8. Work on how you go about giving customer service and customer support over social media. Customer support via social media channels is a newer arrival on the scene than telephone customer support, which goes back many decades, and email, which is also pretty well established, and it’s often treated haphazardly in comparison. But I encourage you to put a similar level of planning and professionalism into how you approach it. You should be ready to engage and assist customers via social media as systematically and thoroughly as you do via more traditional channels.
To get this effort off on the right foot, staff your social media team with true customer service professionals, just like you staff your telephone support–rather than with employees whom you’ve put there solely because of their affinity for technology and who may or may not have the same affinity for human-on-human interaction. Properly selected and trained customer support representatives know how to “listen” empathetically and answer in kind, which is perhaps even more important on social than it is on the phone, due to the lack of audible cues like you’d get on the phone (and the fact that your employees are leaving a written, public record with their every social media response).

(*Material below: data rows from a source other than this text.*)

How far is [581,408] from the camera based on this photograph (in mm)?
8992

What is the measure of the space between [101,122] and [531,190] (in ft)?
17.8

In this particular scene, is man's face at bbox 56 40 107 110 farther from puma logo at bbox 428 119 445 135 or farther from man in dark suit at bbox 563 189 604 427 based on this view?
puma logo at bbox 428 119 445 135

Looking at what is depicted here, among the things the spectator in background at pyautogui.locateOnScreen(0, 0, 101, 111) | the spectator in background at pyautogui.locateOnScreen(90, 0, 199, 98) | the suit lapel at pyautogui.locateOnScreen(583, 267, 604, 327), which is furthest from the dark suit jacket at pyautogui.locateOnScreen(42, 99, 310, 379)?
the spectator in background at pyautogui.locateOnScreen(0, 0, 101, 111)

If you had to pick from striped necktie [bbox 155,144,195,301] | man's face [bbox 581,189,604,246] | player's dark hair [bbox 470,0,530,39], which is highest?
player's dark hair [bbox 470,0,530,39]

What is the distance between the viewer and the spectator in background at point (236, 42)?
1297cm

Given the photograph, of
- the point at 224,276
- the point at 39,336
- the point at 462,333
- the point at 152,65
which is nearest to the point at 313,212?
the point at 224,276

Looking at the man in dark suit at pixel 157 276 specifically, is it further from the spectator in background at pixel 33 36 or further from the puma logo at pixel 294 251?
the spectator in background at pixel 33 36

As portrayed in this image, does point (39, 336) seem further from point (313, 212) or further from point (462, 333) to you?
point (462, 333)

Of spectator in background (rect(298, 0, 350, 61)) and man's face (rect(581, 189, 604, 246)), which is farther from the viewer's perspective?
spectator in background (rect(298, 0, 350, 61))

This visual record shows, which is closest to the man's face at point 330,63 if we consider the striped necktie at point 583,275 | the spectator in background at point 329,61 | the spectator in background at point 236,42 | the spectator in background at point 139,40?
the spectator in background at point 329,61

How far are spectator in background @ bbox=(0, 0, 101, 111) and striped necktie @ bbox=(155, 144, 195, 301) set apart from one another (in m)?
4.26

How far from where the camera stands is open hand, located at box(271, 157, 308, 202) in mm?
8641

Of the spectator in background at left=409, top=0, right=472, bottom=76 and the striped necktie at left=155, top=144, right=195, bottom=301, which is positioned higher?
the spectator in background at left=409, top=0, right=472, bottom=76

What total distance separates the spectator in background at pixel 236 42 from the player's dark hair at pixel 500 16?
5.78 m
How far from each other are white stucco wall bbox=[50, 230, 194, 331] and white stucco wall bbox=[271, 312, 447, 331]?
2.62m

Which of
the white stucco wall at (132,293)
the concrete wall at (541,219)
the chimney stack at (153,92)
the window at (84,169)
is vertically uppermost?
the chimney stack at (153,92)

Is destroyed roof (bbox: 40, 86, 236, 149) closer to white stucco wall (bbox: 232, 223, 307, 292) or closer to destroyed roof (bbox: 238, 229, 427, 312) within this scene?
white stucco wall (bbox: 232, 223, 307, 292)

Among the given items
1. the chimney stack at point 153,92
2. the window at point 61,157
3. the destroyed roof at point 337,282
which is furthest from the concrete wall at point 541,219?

9. Introduce a repeating ritual to reinforce your customer service principles and standards. Day after day, time can chip away at whatever progress you’ve made in your level of customer service, through the inevitable force of entropy, or, day after day, time can be your ally as you methodically reinforce and add texture and heft to the customer service excellence that you’ve begun to establish. One powerful sustaining ritual that I initiate with many customer service consulting clients is what I call a daily Customer Service Minute. (In spite of its name, it will more likely require five minutes, but keep it under ten.) Hold your Customer Service Minute at the beginning of each workday (or at the beginning of each shift, if you run more than one shift a day). This will be a ritual that involves employees–all employees–meeting in small groups at the same time each day to kick off the workday on the right note.
Each Customer Service Minute should be devoted to a single aspect of providing great service. This generally includes sharing examples that illustrate the service principle in question as well as going over helpful techniques, pitfalls encountered, and challenges overcome. I recommend that the leader be a different employee each day; if you take this approach, your employees, in rotation, will be learning and teaching at the same time, and you’ll avoid overburdening any manager or single team member.